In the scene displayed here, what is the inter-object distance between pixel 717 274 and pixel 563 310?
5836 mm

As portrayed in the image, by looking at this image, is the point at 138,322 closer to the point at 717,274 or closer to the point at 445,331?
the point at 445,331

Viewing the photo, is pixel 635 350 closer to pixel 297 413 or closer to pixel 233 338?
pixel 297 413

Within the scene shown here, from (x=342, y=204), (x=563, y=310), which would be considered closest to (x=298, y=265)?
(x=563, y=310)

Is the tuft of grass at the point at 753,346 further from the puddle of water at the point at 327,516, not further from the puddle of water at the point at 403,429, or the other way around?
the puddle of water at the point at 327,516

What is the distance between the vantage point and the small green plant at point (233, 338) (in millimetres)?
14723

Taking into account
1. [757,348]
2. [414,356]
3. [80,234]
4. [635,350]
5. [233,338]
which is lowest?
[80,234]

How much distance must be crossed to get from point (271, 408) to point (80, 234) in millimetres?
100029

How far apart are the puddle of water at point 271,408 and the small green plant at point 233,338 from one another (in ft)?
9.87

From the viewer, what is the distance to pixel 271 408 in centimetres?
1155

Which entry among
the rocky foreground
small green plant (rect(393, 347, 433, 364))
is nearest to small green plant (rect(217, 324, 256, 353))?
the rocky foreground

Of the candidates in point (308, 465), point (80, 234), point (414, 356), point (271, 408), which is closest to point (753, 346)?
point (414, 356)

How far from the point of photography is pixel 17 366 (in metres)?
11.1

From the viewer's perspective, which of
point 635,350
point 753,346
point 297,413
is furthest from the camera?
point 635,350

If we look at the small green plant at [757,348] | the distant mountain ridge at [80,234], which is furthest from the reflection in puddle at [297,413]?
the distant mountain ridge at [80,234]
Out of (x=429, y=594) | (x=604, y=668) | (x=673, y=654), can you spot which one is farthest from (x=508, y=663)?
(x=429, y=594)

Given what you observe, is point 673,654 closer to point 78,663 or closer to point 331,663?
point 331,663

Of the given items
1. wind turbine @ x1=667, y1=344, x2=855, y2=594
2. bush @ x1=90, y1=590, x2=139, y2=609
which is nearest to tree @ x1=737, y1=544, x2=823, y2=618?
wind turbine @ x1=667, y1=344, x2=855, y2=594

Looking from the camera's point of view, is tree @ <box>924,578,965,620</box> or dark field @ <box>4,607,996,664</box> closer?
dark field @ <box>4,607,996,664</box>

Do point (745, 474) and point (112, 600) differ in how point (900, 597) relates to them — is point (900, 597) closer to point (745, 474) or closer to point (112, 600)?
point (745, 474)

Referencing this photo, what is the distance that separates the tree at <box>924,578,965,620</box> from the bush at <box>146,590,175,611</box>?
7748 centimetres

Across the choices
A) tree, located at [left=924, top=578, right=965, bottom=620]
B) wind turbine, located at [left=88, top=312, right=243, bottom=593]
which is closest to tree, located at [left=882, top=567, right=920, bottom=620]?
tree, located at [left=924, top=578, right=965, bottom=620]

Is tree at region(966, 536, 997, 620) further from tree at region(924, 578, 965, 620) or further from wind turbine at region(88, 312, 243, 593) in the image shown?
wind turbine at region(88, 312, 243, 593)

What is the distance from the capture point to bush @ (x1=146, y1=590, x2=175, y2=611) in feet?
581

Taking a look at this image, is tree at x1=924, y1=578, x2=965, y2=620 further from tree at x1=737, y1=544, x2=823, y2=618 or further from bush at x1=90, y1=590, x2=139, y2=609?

◆ ◆ ◆ ◆

**Exercise details:**
Transcribe every one of the records above word for word, from the first line to the last.

**Output for this task:**
In the scene displayed here, what is the inter-object distance between pixel 717 274 and pixel 563 310?
5836 mm

As portrayed in the image, by looking at this image, is the point at 138,322 closer to the point at 717,274 or closer to the point at 445,331?
the point at 445,331

Viewing the photo, is pixel 635 350 closer to pixel 297 413 or closer to pixel 233 338?
pixel 297 413

Within the scene shown here, from (x=342, y=204), (x=563, y=310), which would be considered closest to (x=298, y=265)?
(x=563, y=310)

Is the tuft of grass at the point at 753,346 further from the puddle of water at the point at 327,516, not further from the puddle of water at the point at 403,429, or the other way around?
the puddle of water at the point at 327,516

What is the distance between the vantage point and the small green plant at point (233, 338) (in millimetres)?
14723

Taking into account
1. [757,348]
2. [414,356]
3. [80,234]
4. [635,350]
5. [233,338]
which is lowest?
[80,234]

How much distance must be crossed to get from point (271, 408) to point (80, 234) in millimetres?
100029

How far apart are the puddle of water at point 271,408 and the small green plant at point 233,338 from one another (in ft)?
9.87

From the viewer, what is the distance to pixel 271 408 in centimetres?
1155

Which entry among
the rocky foreground
small green plant (rect(393, 347, 433, 364))
is nearest to small green plant (rect(217, 324, 256, 353))?
the rocky foreground

Of the candidates in point (308, 465), point (80, 234), point (414, 356), point (271, 408), which is closest to point (753, 346)?
point (414, 356)

How far from the point of photography is pixel 17 366 (in metres)?
11.1

From the viewer's perspective, which of
point 635,350
point 753,346
point 297,413
is furthest from the camera?
point 635,350

If we look at the small green plant at [757,348] | the distant mountain ridge at [80,234], which is furthest from the reflection in puddle at [297,413]?
the distant mountain ridge at [80,234]
Out of (x=429, y=594) | (x=604, y=668) | (x=673, y=654), can you spot which one is farthest from (x=508, y=663)?
(x=429, y=594)

Given what you observe, is point 673,654 closer to point 78,663 or closer to point 331,663?
point 331,663

Of the given items
1. wind turbine @ x1=667, y1=344, x2=855, y2=594
2. bush @ x1=90, y1=590, x2=139, y2=609
which is nearest to tree @ x1=737, y1=544, x2=823, y2=618?
wind turbine @ x1=667, y1=344, x2=855, y2=594

Looking from the camera's point of view, is tree @ <box>924,578,965,620</box> or dark field @ <box>4,607,996,664</box> closer?
dark field @ <box>4,607,996,664</box>

Do point (745, 474) and point (112, 600) differ in how point (900, 597) relates to them — is point (900, 597) closer to point (745, 474) or closer to point (112, 600)?
point (745, 474)

Referencing this photo, what is the distance that separates the tree at <box>924,578,965,620</box> from the bush at <box>146,590,175,611</box>?
7748 centimetres

Across the choices
A) tree, located at [left=924, top=578, right=965, bottom=620]
B) wind turbine, located at [left=88, top=312, right=243, bottom=593]
which is closest to tree, located at [left=882, top=567, right=920, bottom=620]?
tree, located at [left=924, top=578, right=965, bottom=620]

Is tree at region(966, 536, 997, 620) further from tree at region(924, 578, 965, 620) or further from wind turbine at region(88, 312, 243, 593) in the image shown?
wind turbine at region(88, 312, 243, 593)

What is the distance from the capture point to bush @ (x1=146, y1=590, x2=175, y2=611) in feet?
581

Taking a look at this image, is tree at x1=924, y1=578, x2=965, y2=620 further from tree at x1=737, y1=544, x2=823, y2=618 or further from bush at x1=90, y1=590, x2=139, y2=609?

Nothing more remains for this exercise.